If you host your website with a reliable web hosting provider using cPanel, you can set up multiple WordPress sites to suit a range of different purposes (e.g. a blog, a membership site, an e-commerce store, a private training site for internal use only, even a multisite WordPress installation) …
(You can have multiple WordPress installations on your domain!)
Step 2 – Configure WordPress To Grow Your Traffic Automatically
Why use WordPress to promote your non-WordPress website?
While different web platforms allow you to set up a blog, no other platform can be as easily configured to automatically drive traffic to your site like WordPress can.
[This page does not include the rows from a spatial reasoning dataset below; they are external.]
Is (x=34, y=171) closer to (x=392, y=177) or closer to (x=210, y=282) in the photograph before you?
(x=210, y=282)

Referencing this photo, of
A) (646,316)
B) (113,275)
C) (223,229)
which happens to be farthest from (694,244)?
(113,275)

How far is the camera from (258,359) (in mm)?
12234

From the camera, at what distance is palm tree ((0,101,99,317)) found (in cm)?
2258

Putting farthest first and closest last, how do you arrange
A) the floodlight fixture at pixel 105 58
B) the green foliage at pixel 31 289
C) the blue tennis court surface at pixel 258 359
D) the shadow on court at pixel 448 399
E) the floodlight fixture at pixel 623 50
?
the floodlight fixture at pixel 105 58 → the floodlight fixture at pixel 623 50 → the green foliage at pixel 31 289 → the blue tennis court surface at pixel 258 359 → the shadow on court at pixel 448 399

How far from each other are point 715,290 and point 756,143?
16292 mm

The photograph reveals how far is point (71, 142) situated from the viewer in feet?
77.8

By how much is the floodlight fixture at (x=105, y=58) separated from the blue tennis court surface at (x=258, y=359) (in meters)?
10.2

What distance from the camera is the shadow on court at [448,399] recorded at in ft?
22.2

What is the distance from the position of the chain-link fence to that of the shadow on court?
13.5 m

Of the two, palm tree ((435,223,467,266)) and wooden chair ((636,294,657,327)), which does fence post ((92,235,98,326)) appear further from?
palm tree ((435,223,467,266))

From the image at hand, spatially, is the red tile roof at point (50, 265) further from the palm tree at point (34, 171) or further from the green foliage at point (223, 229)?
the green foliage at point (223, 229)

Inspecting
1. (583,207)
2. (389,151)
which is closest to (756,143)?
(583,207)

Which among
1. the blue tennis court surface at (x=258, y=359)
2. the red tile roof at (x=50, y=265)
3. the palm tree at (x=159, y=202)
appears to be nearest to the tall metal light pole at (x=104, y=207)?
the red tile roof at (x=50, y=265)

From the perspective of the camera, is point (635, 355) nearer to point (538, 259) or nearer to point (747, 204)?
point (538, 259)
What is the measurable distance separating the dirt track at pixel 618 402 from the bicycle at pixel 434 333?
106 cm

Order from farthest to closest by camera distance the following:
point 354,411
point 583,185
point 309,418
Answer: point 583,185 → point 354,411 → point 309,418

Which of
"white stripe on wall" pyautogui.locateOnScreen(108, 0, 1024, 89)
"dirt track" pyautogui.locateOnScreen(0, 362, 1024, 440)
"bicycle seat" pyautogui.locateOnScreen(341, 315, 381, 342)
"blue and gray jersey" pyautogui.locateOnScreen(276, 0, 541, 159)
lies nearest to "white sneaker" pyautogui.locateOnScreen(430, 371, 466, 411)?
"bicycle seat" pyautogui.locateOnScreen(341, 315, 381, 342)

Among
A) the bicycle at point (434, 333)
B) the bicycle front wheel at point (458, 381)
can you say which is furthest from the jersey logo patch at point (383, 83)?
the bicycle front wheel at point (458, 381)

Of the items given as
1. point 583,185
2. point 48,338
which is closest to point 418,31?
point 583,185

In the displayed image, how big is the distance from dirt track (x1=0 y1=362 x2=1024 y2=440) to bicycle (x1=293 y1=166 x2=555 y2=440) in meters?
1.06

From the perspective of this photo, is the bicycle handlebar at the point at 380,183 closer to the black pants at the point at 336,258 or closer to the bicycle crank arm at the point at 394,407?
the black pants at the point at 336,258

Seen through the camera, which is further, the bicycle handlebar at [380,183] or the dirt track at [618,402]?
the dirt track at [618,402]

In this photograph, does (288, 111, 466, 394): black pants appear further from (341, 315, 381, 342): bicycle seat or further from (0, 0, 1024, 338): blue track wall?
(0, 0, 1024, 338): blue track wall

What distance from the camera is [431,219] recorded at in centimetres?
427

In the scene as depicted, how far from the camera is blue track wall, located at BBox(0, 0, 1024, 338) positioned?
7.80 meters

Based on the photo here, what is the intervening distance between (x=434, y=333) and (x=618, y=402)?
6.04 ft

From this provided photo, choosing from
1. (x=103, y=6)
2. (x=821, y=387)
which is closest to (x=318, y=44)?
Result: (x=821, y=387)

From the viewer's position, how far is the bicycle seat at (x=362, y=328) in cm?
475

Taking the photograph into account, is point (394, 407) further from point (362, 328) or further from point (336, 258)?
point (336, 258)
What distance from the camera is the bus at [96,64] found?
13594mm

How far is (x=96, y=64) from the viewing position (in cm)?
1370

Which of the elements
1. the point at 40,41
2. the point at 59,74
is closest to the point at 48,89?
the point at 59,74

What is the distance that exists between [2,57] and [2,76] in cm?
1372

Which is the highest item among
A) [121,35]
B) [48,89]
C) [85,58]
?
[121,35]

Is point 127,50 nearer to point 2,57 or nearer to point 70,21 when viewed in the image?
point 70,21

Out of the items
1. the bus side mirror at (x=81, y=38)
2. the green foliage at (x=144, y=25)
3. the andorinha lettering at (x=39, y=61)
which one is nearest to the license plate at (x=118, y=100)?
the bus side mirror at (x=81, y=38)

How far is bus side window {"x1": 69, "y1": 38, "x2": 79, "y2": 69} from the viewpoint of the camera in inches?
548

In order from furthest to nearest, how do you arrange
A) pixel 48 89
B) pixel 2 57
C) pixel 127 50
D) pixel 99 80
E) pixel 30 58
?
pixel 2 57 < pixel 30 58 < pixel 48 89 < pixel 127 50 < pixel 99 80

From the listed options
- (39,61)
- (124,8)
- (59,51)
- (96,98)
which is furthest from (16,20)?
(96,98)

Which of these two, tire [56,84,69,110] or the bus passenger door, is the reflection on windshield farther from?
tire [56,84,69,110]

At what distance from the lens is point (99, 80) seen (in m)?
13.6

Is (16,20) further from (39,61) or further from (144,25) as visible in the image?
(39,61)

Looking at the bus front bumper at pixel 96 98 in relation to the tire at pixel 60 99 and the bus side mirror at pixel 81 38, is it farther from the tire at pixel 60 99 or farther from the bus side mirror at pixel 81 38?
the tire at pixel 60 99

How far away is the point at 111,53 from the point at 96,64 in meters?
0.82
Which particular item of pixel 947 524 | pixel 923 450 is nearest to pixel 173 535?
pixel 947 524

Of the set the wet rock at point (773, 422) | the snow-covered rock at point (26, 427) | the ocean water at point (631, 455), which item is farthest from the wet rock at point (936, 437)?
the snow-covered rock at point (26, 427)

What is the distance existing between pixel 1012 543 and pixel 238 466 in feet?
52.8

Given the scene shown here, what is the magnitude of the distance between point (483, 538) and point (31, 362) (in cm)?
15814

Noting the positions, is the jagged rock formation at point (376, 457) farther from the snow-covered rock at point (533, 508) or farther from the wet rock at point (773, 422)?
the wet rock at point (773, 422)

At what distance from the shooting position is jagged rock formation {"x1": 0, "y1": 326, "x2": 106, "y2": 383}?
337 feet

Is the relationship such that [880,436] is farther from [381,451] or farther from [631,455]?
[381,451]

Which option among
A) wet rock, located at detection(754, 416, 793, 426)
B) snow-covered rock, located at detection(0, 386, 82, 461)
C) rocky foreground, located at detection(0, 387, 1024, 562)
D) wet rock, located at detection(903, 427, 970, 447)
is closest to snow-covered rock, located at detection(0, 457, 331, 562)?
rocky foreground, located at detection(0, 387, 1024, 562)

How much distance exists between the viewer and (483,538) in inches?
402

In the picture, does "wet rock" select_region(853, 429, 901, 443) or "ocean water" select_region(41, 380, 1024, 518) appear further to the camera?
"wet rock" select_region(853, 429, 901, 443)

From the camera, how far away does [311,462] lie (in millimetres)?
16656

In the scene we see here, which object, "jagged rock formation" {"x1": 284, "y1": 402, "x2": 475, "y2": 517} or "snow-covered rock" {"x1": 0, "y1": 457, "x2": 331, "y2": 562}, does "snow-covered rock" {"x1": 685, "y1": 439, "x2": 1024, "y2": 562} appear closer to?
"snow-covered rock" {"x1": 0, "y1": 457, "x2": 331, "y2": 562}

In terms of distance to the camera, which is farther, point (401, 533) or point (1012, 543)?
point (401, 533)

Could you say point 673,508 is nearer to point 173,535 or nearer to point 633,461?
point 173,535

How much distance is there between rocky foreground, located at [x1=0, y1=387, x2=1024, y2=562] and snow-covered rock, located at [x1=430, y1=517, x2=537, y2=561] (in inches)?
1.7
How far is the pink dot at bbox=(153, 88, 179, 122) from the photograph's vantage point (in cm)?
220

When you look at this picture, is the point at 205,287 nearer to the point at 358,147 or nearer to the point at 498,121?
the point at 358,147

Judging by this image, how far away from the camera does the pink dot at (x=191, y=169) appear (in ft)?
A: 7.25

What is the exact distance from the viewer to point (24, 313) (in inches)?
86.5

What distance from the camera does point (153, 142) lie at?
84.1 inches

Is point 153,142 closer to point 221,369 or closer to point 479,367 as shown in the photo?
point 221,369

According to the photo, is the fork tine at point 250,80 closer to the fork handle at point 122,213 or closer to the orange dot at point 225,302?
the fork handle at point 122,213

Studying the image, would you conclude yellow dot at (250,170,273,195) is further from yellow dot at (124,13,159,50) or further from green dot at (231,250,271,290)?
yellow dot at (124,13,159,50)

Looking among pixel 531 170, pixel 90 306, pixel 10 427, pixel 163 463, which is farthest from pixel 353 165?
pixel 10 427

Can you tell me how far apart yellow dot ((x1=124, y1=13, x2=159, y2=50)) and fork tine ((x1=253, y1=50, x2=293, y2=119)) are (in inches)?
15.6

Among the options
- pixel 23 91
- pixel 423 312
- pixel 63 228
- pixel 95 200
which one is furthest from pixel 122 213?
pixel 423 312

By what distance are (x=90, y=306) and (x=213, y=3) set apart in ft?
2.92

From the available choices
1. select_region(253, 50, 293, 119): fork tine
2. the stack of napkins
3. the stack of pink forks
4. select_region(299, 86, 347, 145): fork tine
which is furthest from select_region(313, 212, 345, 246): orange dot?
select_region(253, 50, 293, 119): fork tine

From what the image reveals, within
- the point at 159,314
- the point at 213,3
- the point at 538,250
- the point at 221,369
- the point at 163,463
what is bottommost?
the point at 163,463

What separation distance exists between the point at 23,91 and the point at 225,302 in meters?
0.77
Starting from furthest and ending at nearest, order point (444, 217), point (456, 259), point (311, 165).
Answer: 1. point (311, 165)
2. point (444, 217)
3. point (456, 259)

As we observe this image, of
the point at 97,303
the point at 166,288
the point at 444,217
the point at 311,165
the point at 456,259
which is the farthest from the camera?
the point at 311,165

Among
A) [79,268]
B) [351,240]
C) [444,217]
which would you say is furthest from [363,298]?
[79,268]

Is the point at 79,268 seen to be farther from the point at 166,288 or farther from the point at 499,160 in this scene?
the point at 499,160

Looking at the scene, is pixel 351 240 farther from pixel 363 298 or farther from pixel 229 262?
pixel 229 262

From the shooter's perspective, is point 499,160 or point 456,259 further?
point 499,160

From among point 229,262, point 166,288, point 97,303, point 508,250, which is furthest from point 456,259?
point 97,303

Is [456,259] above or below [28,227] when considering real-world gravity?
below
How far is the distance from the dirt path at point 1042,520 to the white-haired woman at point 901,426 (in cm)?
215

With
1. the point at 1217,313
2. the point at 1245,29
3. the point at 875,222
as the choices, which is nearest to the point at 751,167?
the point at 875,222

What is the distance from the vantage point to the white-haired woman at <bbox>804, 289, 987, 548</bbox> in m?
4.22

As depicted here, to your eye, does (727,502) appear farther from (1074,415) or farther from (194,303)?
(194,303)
WordPress integrates with all social media networks through the use of plugins and has built-in SEO features that can instantly notify search engines and dozens of other online directories as soon you publish content, and drive more traffic to your business automatically …
(WordPress can be configured to drive traffic to your business automatically!)
Step 3 – Match The Design Of Your Website And Your WordPress Blog
WordPress web design templates (called Themes) allow you instantly change the entire look and feel of your WordPress installation.
If you install a premium WordPress theme like Avada, for example, for around $60 (the cost of the theme), you can customize and configure the theme’s options to match the design of your main website without touching code and without requiring the services of a web developer or web designer to customize your site …
(Match the design of your website and your WordPress blog)
You can easily match most web design layouts with a highly configurable theme like Avada, so your visitors won’t even know that they are on different websites when going from your blog to your main site.
Step 4 – Use Your WordPress Blog To Drive Traffic To Your Website
After installing, configuring, and customizing the design of your WordPress blog to match the look and feel of your main non-WordPress site, the next step is to use your blog to drive traffic to your main website …
(Use your WordPress blog to drive traffic to your website)
With WordPress, you can easily add many lead generation processes and implement a content marketing strategy using any or all of the methods below:
Publish Articles And Blog Posts
With a WordPress marketing blog, you can easily publish articles and blog posts to promote your business and educate and inform online users about the value and benefits of your products or services, using hyperlinks and calls to action embedded into your content to drive visitors from your blog to your main website.
As mentioned earlier in Step 2, WordPress can be configured to instantly post excerpts of your blog content to your social media accounts. These include Facebook, Twitter, GooglePlus, LinkedIn, Instagram, Tumblr, and more.
The last step in this set up is to regularly review your stats and look for ways to improve your results …
(Review your stats and improve your results)
For example, if your main website is an e-commerce store, you can improve your results in many ways using the methods outlined in Step 4 to promote the following on your WordPress marketing blog:
Slow moving products
Clearance items or discontinued inventory
Special deals / Limited offers
Annual, seasonal, or one-off sales
If you do any kind of paid advertising (e.g. Google AdWords, Facebook ads, print ads, etc.), review your stats from your ad campaigns and use these to improve your content marketing strategy using your WordPress blog.
By improving your organic results, you can reduce your marketing costs and increase your profit margins.
As you can see, every area of your WordPress blog can be used with different marketing methods to promote your business and drive more traffic to your main website.